Understanding My Data... preventing duplicates after DataFusion and creating a Table in Analyzer

user09909
user09909 Member
edited March 2023 in Datasets

Hello, I'm new to Domo and working with data in general. 

 

I've managed to connect my data from Greenhouse (applicant tracking system). I have a LOT of data and have used DataFusion to combine my large sets of data. That has all worked fine. I'd like to create a few tables that can be updated in real time (Example: current candidate pipelines for open requisitions, offer status etc) I noticed that there are a lot of duplicate rows when manipulating my data in Analyzer. Questions....

 

-How to get rid of the duplicates in Analyzer if my data is from a DataFusion?

-Why are there duplicates?? If I have my dataset update every day does it keep my historical data? How do I make sure I am getting the most up to date data??

-Do DataFusion update when the dataset updates or do I have to manually update them?

Comments

  • So your duplicates are going to be caused by the joins you setup. Basically if you have the same value repeated more than once in a column you are joining on, you'll end up with duplicates. You'll need to have a unique column of data to join on. 

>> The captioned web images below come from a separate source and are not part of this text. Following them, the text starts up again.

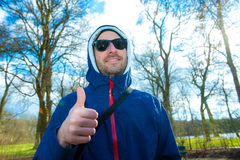 Man with hoodie sweater with thumb up Stock Images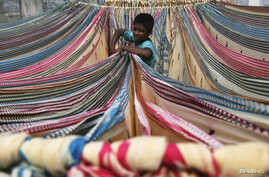 A boy separates starched sarees, a traditional Indian garment for women, left to dry on the roof of a cotton factory in the southern Indian city of Hyderabad, Nov. 30, 2012.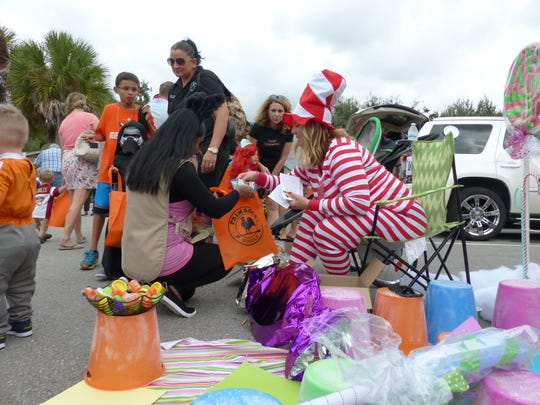 Chrissy Fleischer gets into the Halloween spirit by giving out candy during a trunk-or-treat event at Primrose School of Naples on Oct. 28, 2016. She was one of about a dozen parents offering candy out of their car's trunks.
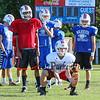Freshman Tate Cooper gets low to make a catch during a receiver drill at the 2015 Winnacunnet Warriors Veer Camp on Sunday 8-2-2015 @ Winnacunnet High School.  Matt Parker Photos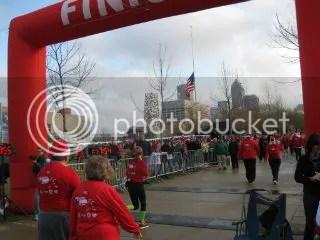 Me crossing the finish line of the Santa Hustle Half Marathon - Indianapolis, Indiana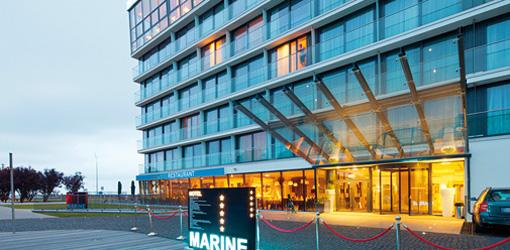 Beleuchteter Eingangsbereich des Hotels Marine während der Abenddämmerung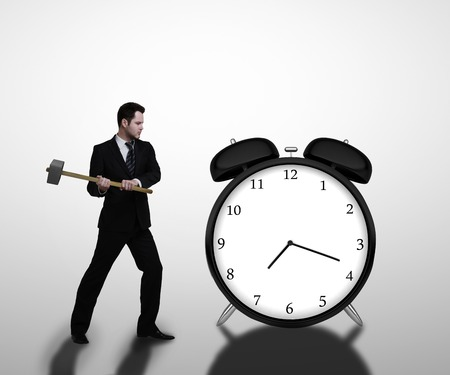 businessman breaks sledgehammer big clock  on a white background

    Here's a better explanation of what's going on: Joins and Duplicates

     

    Your dataset question on historical data will depend on how the data pull is setup. If it's set to return all data, then it will have history, if it's only something like current or previous day, you'll need to setup an ETL process to append your daily new records onto a historical dataset. Here's when and how to do that: When to Append

    DataFusions will update automatically as the datasets they're built from update.

     

    Hope that helps,
    Valiant